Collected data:
==============================

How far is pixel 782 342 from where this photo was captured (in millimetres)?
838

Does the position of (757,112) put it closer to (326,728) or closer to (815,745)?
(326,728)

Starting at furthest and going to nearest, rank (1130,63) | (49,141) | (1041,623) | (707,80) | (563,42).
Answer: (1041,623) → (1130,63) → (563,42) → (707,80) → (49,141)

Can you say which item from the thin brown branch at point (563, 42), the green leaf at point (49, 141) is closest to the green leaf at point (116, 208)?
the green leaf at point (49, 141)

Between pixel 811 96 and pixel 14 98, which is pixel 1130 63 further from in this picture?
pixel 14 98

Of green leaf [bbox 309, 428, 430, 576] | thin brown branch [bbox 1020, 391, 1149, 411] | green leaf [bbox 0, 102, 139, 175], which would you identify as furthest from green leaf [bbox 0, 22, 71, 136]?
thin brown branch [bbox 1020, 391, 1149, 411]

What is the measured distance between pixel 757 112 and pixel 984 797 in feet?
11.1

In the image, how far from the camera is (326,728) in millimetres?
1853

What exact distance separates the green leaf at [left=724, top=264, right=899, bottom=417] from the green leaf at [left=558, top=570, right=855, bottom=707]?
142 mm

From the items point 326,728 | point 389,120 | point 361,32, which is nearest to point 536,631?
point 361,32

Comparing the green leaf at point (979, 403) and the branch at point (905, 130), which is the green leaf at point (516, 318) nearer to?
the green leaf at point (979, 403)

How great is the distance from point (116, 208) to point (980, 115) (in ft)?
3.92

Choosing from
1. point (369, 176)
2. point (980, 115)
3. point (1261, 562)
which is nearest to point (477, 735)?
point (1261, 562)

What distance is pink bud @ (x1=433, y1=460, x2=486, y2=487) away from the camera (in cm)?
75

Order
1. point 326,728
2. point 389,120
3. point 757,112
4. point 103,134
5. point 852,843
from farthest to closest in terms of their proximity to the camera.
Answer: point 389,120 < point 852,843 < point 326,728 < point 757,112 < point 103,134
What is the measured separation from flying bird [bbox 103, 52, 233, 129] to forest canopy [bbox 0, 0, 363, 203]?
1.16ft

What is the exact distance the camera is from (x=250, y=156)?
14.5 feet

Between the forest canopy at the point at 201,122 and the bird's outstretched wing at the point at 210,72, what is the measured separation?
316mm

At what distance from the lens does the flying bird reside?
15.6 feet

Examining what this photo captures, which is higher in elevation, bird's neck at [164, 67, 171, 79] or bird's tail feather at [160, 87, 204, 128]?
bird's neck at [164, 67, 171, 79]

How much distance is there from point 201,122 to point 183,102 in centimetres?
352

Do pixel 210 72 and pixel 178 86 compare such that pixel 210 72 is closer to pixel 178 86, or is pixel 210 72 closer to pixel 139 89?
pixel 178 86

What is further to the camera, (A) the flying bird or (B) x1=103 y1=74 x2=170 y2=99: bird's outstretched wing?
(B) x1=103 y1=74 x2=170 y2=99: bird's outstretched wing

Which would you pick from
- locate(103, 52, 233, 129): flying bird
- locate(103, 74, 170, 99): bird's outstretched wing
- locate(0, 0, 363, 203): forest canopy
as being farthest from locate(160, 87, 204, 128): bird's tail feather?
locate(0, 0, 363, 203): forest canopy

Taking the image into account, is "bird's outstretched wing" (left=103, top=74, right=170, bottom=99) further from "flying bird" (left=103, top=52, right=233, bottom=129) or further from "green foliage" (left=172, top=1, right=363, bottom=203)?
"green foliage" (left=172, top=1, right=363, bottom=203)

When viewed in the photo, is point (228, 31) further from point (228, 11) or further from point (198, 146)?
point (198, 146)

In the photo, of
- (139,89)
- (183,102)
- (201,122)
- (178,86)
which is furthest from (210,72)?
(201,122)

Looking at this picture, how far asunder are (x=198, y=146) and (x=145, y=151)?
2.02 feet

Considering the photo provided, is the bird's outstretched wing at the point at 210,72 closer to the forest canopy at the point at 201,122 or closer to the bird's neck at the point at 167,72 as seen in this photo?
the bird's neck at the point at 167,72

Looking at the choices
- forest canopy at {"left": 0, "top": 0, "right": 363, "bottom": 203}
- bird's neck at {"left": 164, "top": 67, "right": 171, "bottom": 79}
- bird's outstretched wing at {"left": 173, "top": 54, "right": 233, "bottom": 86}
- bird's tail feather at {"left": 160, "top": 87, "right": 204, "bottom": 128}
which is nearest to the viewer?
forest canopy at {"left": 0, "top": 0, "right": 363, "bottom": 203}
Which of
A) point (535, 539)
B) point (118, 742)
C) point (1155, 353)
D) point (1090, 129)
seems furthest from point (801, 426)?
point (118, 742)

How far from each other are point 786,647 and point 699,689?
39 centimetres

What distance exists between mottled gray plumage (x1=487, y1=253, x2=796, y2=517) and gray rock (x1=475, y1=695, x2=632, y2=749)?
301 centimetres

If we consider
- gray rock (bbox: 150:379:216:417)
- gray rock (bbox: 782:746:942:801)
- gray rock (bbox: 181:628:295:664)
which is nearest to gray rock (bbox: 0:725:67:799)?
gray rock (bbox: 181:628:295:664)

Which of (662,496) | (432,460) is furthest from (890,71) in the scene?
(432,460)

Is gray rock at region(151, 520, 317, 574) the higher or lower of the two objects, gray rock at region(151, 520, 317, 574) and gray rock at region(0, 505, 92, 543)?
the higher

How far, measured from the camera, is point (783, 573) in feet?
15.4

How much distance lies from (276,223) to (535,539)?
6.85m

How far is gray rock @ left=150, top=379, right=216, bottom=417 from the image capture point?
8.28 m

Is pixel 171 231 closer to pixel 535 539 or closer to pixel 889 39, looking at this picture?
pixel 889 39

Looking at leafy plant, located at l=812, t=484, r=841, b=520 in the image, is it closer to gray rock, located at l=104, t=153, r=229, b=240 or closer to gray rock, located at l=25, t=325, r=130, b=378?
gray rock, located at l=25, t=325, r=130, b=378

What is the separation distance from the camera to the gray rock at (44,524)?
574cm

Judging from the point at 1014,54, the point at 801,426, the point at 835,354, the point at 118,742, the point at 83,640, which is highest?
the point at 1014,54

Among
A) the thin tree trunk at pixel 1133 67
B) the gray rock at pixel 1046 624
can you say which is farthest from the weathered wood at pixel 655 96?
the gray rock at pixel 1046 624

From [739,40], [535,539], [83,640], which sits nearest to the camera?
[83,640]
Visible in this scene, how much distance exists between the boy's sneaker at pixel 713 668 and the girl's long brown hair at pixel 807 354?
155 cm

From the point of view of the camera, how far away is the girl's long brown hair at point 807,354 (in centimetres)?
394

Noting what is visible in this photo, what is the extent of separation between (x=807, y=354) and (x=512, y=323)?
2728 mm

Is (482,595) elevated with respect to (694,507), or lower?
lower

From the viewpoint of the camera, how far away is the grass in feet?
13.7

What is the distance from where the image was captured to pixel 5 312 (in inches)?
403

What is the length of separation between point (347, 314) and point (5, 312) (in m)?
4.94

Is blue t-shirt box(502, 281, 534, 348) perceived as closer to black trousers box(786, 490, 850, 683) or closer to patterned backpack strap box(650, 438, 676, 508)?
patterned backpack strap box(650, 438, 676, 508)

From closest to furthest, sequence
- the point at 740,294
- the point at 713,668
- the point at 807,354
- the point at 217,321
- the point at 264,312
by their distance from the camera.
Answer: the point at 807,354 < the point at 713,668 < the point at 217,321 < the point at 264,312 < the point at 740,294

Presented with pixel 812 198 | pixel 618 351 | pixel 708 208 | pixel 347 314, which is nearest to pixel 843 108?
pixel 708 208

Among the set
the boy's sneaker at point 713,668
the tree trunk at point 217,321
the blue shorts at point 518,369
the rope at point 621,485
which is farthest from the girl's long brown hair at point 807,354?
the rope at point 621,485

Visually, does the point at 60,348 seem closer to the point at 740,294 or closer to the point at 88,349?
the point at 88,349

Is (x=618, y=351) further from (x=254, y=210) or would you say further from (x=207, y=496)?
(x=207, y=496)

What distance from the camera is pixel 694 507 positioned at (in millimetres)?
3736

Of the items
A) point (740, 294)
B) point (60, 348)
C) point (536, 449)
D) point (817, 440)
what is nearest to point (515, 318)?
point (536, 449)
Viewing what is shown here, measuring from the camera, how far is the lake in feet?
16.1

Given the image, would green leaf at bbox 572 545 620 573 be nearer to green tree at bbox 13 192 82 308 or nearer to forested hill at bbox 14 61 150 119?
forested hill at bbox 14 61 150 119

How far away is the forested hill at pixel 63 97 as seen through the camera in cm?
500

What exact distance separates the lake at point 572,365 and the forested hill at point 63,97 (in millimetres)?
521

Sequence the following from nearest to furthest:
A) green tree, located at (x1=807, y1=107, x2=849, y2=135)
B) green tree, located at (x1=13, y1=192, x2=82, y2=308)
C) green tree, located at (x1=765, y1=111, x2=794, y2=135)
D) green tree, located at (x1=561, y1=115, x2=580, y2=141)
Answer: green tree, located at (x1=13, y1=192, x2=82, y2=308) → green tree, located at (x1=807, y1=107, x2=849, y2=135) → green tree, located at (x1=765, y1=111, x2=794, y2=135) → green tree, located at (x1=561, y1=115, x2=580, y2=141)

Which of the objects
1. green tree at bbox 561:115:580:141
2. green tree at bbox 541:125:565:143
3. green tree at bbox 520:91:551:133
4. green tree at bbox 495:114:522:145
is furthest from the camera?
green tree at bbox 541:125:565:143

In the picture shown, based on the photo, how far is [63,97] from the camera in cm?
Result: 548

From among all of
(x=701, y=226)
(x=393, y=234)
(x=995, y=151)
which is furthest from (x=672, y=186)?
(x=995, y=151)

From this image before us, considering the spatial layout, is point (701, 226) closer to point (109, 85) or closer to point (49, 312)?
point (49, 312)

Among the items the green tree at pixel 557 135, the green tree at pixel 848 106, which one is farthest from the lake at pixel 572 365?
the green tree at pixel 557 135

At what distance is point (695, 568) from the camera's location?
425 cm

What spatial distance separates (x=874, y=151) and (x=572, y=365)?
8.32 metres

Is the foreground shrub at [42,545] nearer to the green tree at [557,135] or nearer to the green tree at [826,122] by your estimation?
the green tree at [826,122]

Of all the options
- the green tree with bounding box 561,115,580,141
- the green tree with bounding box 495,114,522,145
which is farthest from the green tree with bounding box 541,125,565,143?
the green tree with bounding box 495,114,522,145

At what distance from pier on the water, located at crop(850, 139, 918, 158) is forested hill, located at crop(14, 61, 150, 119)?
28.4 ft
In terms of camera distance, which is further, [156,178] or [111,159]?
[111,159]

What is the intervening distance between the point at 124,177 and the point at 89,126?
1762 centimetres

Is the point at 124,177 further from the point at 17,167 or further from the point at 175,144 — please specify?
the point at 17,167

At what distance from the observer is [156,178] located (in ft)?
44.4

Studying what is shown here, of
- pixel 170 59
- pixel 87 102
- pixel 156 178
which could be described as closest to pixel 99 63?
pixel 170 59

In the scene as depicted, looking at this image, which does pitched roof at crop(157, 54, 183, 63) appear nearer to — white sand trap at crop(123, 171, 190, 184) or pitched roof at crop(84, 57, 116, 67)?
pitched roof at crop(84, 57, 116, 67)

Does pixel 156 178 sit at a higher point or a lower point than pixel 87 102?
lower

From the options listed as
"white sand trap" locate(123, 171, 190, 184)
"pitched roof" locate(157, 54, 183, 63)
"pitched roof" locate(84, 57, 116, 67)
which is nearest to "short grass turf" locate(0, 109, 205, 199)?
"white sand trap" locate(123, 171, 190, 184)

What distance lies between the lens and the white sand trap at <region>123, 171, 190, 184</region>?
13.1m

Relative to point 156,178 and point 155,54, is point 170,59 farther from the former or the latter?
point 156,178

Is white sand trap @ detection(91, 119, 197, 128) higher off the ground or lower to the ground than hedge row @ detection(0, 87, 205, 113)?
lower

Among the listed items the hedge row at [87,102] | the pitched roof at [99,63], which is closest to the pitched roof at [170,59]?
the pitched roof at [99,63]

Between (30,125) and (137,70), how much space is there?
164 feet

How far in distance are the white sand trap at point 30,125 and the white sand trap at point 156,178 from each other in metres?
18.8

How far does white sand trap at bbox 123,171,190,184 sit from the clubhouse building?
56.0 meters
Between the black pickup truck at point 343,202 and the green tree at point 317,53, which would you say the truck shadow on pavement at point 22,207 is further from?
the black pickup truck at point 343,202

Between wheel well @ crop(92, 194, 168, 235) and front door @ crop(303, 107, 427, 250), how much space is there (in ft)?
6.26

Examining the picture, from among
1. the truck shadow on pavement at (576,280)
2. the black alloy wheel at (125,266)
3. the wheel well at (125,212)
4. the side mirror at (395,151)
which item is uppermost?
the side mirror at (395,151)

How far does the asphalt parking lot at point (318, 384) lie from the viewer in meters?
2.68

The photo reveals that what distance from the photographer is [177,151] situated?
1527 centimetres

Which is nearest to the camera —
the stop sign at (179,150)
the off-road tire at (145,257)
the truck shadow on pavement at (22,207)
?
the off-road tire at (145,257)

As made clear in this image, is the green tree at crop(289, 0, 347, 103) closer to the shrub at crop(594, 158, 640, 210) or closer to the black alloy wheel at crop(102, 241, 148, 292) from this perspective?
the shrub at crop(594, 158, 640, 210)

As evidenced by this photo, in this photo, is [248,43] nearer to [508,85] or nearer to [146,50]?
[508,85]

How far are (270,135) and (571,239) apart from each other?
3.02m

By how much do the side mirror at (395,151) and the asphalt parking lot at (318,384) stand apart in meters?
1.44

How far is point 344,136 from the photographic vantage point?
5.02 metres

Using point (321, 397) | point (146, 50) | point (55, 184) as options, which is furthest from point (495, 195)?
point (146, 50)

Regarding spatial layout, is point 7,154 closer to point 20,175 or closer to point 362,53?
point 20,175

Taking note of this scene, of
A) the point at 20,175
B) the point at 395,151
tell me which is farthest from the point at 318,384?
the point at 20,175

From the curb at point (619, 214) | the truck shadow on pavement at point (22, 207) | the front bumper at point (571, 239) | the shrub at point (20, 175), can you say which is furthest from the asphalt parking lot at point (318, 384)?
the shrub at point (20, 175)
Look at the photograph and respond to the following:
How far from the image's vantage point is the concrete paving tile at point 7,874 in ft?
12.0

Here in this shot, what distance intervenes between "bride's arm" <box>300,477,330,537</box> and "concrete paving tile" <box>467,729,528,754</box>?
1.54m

==============================

▶ Exercise objective
Copy everything from the line containing "Using point (321, 397)" down to the end of the items, and replace "furthest" with "farthest" while keeping the rest unchanged.

▶ Correct response
Using point (321, 397) | point (146, 50) | point (55, 184) as options, which is farthest from point (495, 195)?
point (146, 50)

Regarding spatial layout, is point 7,154 closer to point 20,175 or closer to point 362,53?
point 20,175

Taking note of this scene, of
A) the point at 20,175
B) the point at 395,151
tell me which is farthest from the point at 318,384?
the point at 20,175

From the curb at point (619, 214) | the truck shadow on pavement at point (22, 207) | the front bumper at point (571, 239) | the shrub at point (20, 175), can you say which is farthest from the asphalt parking lot at point (318, 384)?
the shrub at point (20, 175)
Look at the photograph and respond to the following:
How far from the image's vantage point is the concrete paving tile at point 7,874 in ft?
12.0

Here in this shot, what distance intervenes between "bride's arm" <box>300,477,330,537</box> and "concrete paving tile" <box>467,729,528,754</box>?
1.54m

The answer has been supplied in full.